Exercise description - Copy out, word for word, the lines running from the one that contains "Among the things" through the last line, with both ends included.

Spatial questions tied to pictures:
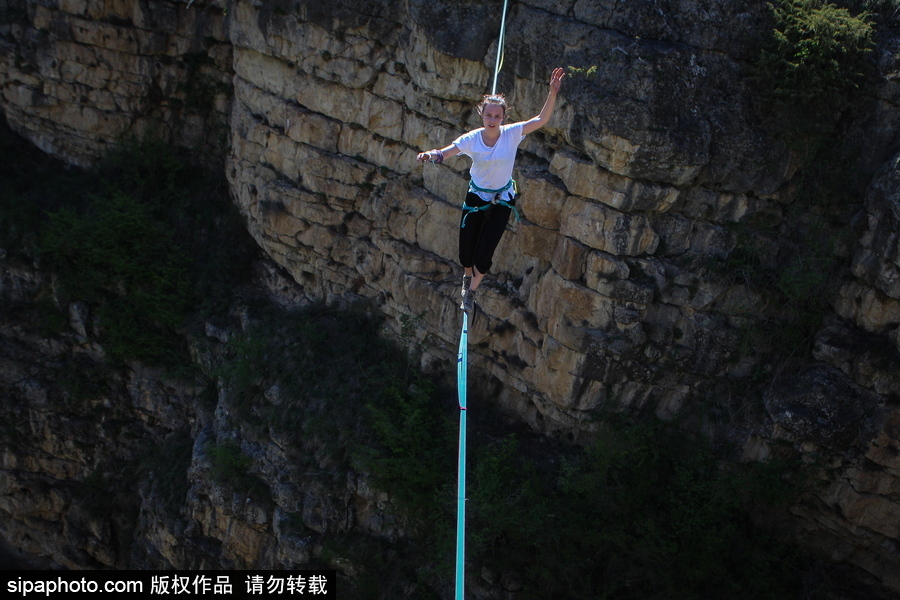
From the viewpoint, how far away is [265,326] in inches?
475

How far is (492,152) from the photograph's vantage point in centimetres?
650

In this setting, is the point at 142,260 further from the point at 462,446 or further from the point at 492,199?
the point at 462,446

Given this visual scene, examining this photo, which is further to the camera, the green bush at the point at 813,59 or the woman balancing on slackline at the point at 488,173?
the green bush at the point at 813,59

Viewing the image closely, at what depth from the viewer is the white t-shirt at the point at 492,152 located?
6445 millimetres

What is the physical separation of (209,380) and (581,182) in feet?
24.6

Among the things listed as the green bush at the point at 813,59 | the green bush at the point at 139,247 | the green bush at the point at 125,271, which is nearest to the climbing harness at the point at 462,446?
the green bush at the point at 813,59

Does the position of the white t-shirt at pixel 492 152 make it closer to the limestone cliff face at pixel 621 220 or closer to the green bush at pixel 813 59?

Correct output -
Among the things listed as the green bush at the point at 813,59 | the green bush at the point at 139,247 | the green bush at the point at 125,271, which is nearest to the climbing harness at the point at 462,446?
the green bush at the point at 813,59

Does the position of the white t-shirt at pixel 492 152 make it closer to the limestone cliff face at pixel 621 220 or closer to the green bush at pixel 813 59?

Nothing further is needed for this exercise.